Making the Philippines’ creative industry viable and vibrant by 2030 should be backed by straightforward and intensive planning.
“Amid that recognition, there has to be a plan or someone should act as the guiding force to integrate all the segments of the creative industry, which right now has nine domains, which include audio-visual (e.g. film, animation, broadcasting, etc.); creative services (ads and marketing agencies); performing arts, virtual arts, media services, gaming and software development, among others,” Malvar explained.
According to the Philippine Statistics Authority, there were 7.26 million persons employed in creative industries in 2023, which grew by 4 percent from 6.98 million persons in 2022.
The PSA, in its Philippine Creative Economy Satellite Accounts released last March 2024, said the country’s creative economy was valued at P1.72 trillion in 2023, contributing 7.1 percent to the gross domestic product.
Support needed
Malvar said the country’s creative industry should continue to be provided with financial support, empowered, encouraged, incentivized, innovated, and trained to thrive and be globally competitive, just like the success of South Korea’s creative industry.
“They have realized that their human capital is there, which made their creatives, especially film and performing arts, boom and globally recognized. It’s because the level of support is superb, making Korea’s film industry more extensive,” he underlined.
Despite this, Gabby recognized that the Philippines has so many excellent filmmakers who need support.
In 2019, the market size of the film industry in South Korea was valued at around $2.02 billion, which represents a slight decrease from the previous years.

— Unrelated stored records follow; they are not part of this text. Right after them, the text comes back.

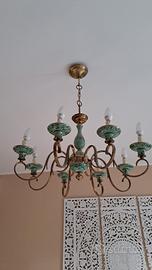 Lampadario Vintage Anni 50 – 8 Luci in Ceramica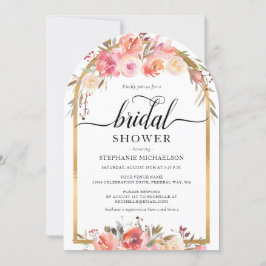 Invitación Watercolor Pink Floral Gold Arch Ducha de novias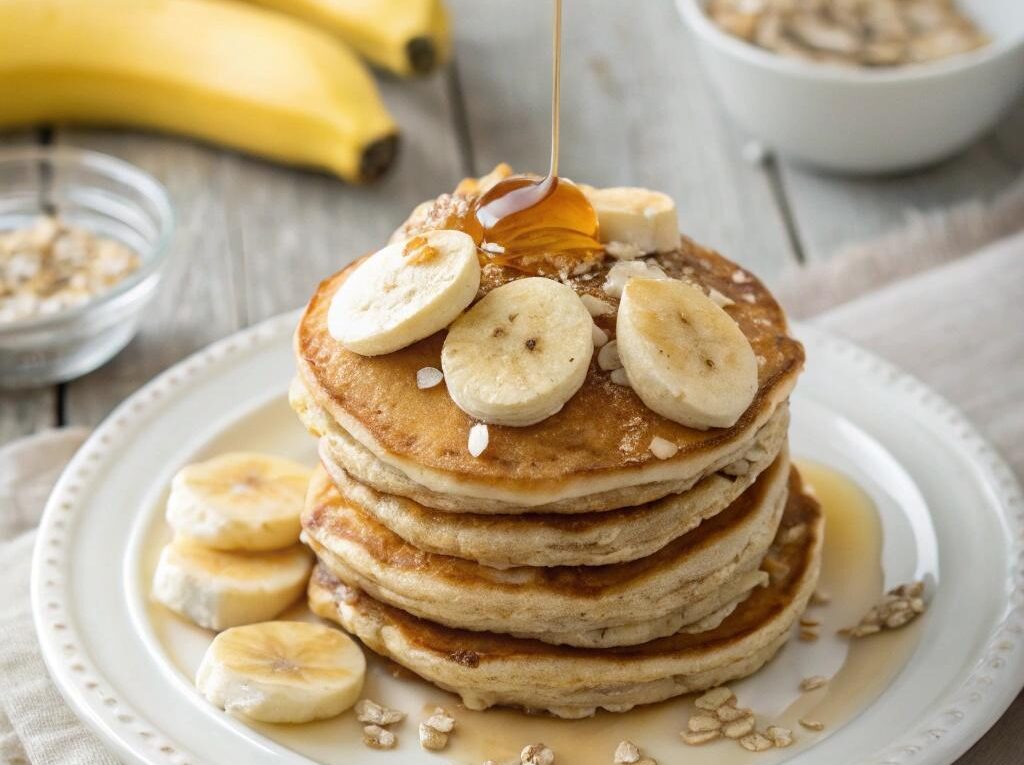 Panquecas de banana saudáveis em uma pilha, com mel e fatias de banana por cima, em um prato branco sobre uma mesa de madeira.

A true-blooded Batangueno, Gabby graduated with Bachelor of Arts in Economics and Master of Science degrees at UP Diliman in 1990 and 1992.
He is a member of UP’s renowned Upsilon Sigma Phi fraternity.
As a documentary filmmaker, he has produced several documentaries, including short films for the National Geographic Channel, and passion films such as “Sulu” and “Tawi-Tawi.”
Right now, one of my big campaigns and advocacies is called “Know Your North,” with Victory Liner which we do several features about the Northern part of the Philippines. It’s about tourism, and heritage. We also feature living treasures, intangible heritage like brooms making, “basi” (wine), among others,” he said.
As a notable filmmaker, founder, and producer of The Extra Mile Productions, Malvar bagged the Gold Award for Sustainable and Responsible Tourism and the Silver Award for Tourism and Travel at the 2022 International Tourism Film Festival in Africa.
In 2021, he was bestowed the Dangal ng Batangan Award for Media Arts as a recognition of his contributions to the cultural development of Batangas.
Other notable short films that Gabby and his team produced include “Fields of Hope” which won the Best International Documentary Film Award at the Manhattan Film Festival in 2016; “On the Brink: Uncharted Waters” which bagged the Conservation Award at the San Francisco International Ocean Film Festival in 2016; “The Last Tattooed Women of Tanudan,” which garnered the Design Excellence Award by New York-based Filipino graphic designer Lucille Tenazas in 2018; “Palawan: The Last Bastion”, accorded Official Selection at the Wildlife Conservation Film Festival in 2021; and the “Know Your North Special” that won the Best Film on History and Heritage Award at the Croatia Tourism Film Festival in 2021.